See SoN-2014-Projects for project descriptions.
Contents
- Reconstruction
- Benchmarking and Visualizing HTMs
- Image Interpretation
- Insights into the CLA
- Spatial Pooler OCR
- Simple AI for Games
- Epilepsy Seizure Prediction
Reconstruction
- Students:
- Brendan Berman (United States)
- Ross Story
- Mentor: Marek Otahal
Repository
https://github.com/Random-Word/nupic
Progress
In the first week I laid out the test script for reconstruction and assessed how much of the required functionality was already present. Only one function — the SP function for conversion from an SDR to an encoder bit string — was missing, and that’s where I ended up stalled.
Completion
Completion of the project shouldn’t be a problem if I find time to properly work out the best way to go backwards at that step. Once that’s complete reconstruction will work and the final step will be finding out where in the source the other evaluation metrics are and including it with the rest, plus adding any relevant unit tests. I might also include a standardized function in each encoder with a properly chosen distance metric for computing error values appropriate to the input type.
Blockers
The only issue preventing progress is the aforementioned puzzle. I just need to find the time to solve it.

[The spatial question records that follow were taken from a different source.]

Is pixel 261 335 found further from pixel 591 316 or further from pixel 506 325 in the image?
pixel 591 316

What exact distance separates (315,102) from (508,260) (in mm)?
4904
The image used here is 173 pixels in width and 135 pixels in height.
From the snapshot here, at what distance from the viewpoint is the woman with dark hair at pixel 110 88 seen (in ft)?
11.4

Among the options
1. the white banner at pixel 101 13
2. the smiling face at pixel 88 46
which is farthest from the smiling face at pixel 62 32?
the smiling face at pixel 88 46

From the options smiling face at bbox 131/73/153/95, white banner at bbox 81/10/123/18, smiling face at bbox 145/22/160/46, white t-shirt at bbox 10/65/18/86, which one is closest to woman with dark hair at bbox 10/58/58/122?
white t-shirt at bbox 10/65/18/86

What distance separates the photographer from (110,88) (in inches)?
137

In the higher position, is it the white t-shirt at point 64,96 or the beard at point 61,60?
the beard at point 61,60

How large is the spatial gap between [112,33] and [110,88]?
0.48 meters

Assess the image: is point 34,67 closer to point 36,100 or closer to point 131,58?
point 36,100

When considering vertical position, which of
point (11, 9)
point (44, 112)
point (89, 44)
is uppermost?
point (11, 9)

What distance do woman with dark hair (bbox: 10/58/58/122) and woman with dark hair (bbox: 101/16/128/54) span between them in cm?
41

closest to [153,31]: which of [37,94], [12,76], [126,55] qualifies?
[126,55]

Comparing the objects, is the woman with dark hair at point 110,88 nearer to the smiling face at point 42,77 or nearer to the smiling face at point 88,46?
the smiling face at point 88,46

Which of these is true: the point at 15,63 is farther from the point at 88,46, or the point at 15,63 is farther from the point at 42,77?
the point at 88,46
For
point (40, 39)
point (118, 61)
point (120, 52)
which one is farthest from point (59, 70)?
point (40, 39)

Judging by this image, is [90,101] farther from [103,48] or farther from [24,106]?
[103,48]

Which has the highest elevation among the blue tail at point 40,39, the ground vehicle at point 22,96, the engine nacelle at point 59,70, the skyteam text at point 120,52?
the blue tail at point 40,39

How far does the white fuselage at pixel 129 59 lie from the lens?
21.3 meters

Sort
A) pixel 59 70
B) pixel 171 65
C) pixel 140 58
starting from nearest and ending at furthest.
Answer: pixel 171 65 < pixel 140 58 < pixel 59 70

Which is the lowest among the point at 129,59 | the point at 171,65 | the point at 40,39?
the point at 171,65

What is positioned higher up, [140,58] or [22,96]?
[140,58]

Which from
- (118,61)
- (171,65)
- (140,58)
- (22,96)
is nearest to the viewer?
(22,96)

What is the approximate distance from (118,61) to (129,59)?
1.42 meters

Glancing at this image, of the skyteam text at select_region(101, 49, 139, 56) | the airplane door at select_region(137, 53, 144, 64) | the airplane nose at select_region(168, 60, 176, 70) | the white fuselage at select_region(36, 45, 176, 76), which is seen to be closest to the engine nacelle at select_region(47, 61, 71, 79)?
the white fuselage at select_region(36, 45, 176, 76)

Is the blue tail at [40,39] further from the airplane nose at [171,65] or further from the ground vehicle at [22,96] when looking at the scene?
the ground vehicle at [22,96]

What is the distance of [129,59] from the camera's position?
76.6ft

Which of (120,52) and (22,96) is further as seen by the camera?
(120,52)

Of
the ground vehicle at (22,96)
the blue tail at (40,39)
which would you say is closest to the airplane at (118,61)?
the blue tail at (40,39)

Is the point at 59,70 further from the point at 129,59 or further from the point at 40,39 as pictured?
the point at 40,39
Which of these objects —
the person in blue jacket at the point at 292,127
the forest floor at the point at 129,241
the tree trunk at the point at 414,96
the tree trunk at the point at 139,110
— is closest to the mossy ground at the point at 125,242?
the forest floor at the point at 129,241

Benchmarking and Visualizing HTMs
Full Title: Benchmarking and Visualizing HTMs in JS on MNIST dataset by exploring hyper-parameter space
- Student: Curtis SerVaas (United States)
- Mentor: Ian Danforth
NO MID-TERM REPORT RECEIVED FROM STUDENT OR MENTOR. |
Image Interpretation
- Student: Steven Karapetyan (USA)
- Mentor: Fergal Byrne
NO MID-TERM REPORT RECEIVED FROM STUDENT OR MENTOR. |
Insights Into The CLA
- Student: Ruaridh O’Donnell (Scotland, UK)
- Mentor: Chetan Surpur
Project File Locations
The documentation for the project will be hosted on github as well (in the attached wiki or through IPython notebooks).
Current Project Status
This project had a delayed start due to Ruaridh being busy with exams but currently it is underway. It’s still in its early stages but the plan has been refined and work is underway. The plan for the project is slightly different from the original description. The focus is now on creating a library of visualisations for use with NuPIC.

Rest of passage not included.